顧客リスト獲得が主目的である展示会の運営中において、運営担当者の最大の関心事は「現在の集客ペースで目標を達成できるかどうか」ということでしょう。ある時点で達成ペースであると判断できれば、その瞬間に運営担当者の肩の荷が下りたも同然です。集客が達成ペースであれば、それを崩さないよう運営することはそれほど難しくないからです。逆に達成ペースでなければ対策を講じなければなりません。
達成ペースからどのくらい乖離しているかによって、対策にかけるウェイトも変わってきます。

今回は、展示会期中の集客状況が達成ペースにあるか、そうでないかを見極める方法について紹介したいと思います。

初日に集客ペースを見極めるためには?

展示会の集客目標を達成できるペースかどうかの見極めは、早ければ早いほど望ましいことは言うまでもありません。
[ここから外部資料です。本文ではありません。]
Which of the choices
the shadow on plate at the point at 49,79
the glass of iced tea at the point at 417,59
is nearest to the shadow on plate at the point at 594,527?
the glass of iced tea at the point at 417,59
なぜなら、実施できる対策数を増やし、対策の効果が影響する時間を長くできるからです。ちょっとした対策でも、初日と最終日に実施するのでは大きな差となって結果に現れます。

とはいえ、展示会の早い段階で集客ペースを見極めることは簡単ではありません。正確に見極めるためには、過去の展示会の集客状況を記録し、振り返っておくことが望ましいです。同じ展示会、同じ目的(ブースでの目標が商談なのか、または見込顧客リストの収集なのか、など)なら、過去の集客状況はとても参考になります。その際、「展示会名」や「出展小間位置」などに加え、「実施した施策(配布したノベルティやブースでのミニセミナーなど)」「施策の評価」「展示会全体の来場者数」「当日の天気」なども記録しておくといいでしょう。

そこで今回は、展示会当日に集客状況を記録するための「集客表テンプレート」を作成してみました。使い方はこれから紹介しますので、まずはダウンロードしてみて下さい!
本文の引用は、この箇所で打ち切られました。